Ary Raysford e a teoria integral de Ken Wilber

Pesquisador do Massachusetts Institute of Technology discute a influência do pensador norte-americano nos estudos de entendimento da modernidade
Bruno Torres
27/09/19

Seria possível fazer um levantamento de tudo o que já fizemos no planeta? Para Ari Raynsford, sim. Em seu trabalho como pesquisador, ele quer criar um "mapa de funcionamento do ser humano". Baseado na teoria integral de Ken Wilber, Raysford, que é doutor em engenharia nuclear pelo Massachusetts Institute of Technology (MIT), pretende compreender de maneira completa a evolução e as ações do homem na Terra.

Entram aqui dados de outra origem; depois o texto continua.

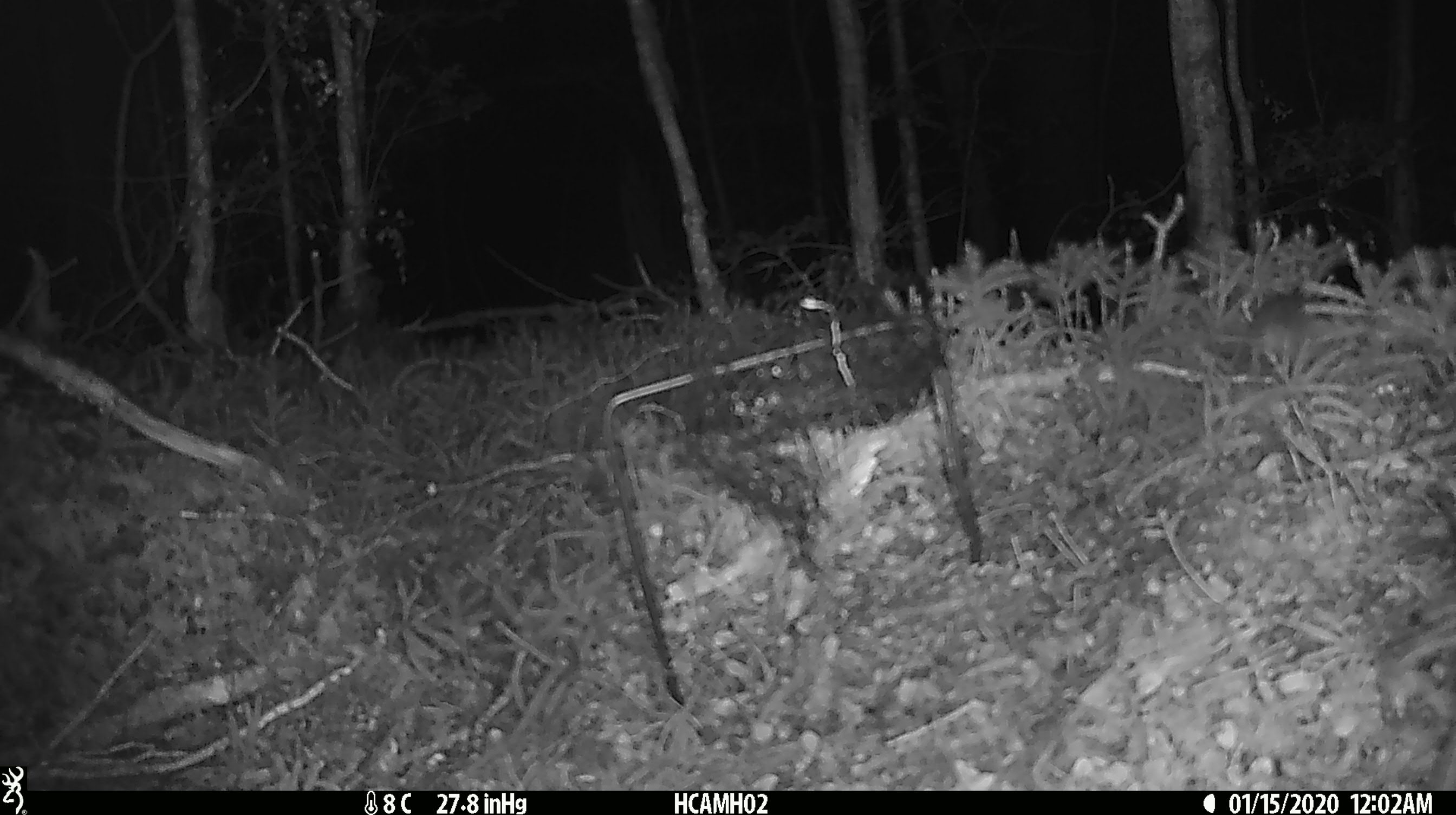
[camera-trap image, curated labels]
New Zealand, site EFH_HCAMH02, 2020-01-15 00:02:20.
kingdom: Animalia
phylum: Chordata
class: Mammalia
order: Rodentia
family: Muridae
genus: Mus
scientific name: Mus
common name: mouse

Segundo Raynsford, a teoria integral de Wilber pode fornecer ferramentas para uma vida melhor. Para o pesquisador, nós devemos aprender a utilizar todas as tradições para ter mais equilíbrio no nosso cotidiano. Ficar apegado apenas à ciência ou a uma tradição milenar pode limitar nossas opções. Raynsford acredita que nós devemos aprender a utilizar o que cada uma dessas áreas pode oferecer de melhor para nossas vidas. A teoria integral pretende olhar para tudo e retirar o que há de melhor em cada ramo de conhecimento.

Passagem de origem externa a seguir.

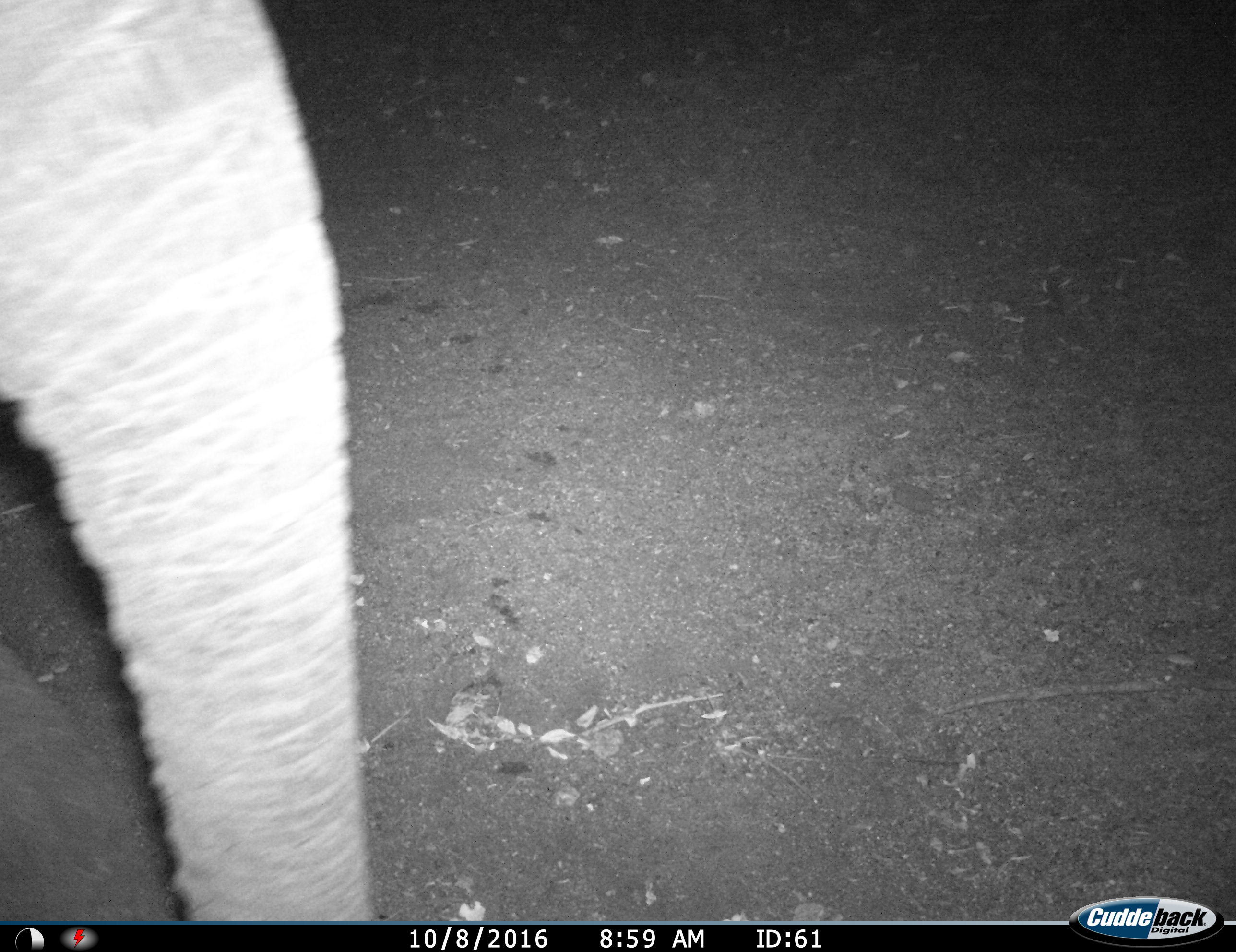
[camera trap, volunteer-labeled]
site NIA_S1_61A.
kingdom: Animalia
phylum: Chordata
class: Mammalia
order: Proboscidea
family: Elephantidae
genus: Loxodonta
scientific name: Loxodonta africana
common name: african bush elephant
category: elephant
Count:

Os diferentes pontos de vistas de pensadores ocidentais e orientais inspiraram Wilber na missão de estudar um campo ainda inexplorado do conhecimento, explica Raysford. "Essa teoria é o trabalho de vida desse pensador americano, que começou aos 18 anos de idade e continua até os dias de hoje. Ele era um aluno brilhante que estava na faculdade e teve um insight ao ler o livro Tao Te King, do Lao Tsé. Isso fez com que ele se deparasse com um mundo totalmente novo, que é o ser humano, e resolveu se dedicar a isso", conta Raysford.

O trabalho de Wilber está fundamentado na integração de todo o conhecimento produzido pelo homem, representado por um mapa. "Uma vez que você entende esse mapa, há a possibilidade de conhecer as múltiplas visões para solucionar as questões e problemas diários".

Segundo Raynsford, a compreensão do mundo nos séculos passados foi embasada em três correntes: cartesiano, newtoniano e darwiniano. "Esse sistema funcionava e o homem não se deu conta de como cada um deles influenciou a nossa maneira de viver e de ver o mundo. Já foi algo maravilhoso, mas agora não funciona mais, pois os problemas se tornaram mais complexos e esse modo de vida precisa ser atualizado", alerta o pesquisador.

Em entrevista ao Portal NAMU, Raynsford esclarece a teoria de Wilber e suas aplicações. Também discorre sobre como é fundamental compreender o maior leque possível de opiniões em prol da evolução.

A beleza da natureza, da obra divina é essa dinâmica que faz com que a gente esteja sempre em busca de algo novo, algo melhor, algo maior, mais ordenado, mas ao mesmo tempo criando problemas mais complexos. Se resolvêssemos todos os problemas, iriamos viver aquela visão do paraíso.

Como se deu a formação da teoria da vida integral de Ken Wilber?
Se eu quero conhecer o ser humano, o caminho que eu vou seguir é tentar conhecê-lo através de todo o conhecimento que ele produziu seja na área da ciência, filosofia, artes ou da religiosidade. Essa é uma proposta extremamente ambiciosa que ele fez e está cumprindo até hoje. Wilber deu início a um estudo das escolas de psicologias ocidentais e das tradições da sabedoria oriental.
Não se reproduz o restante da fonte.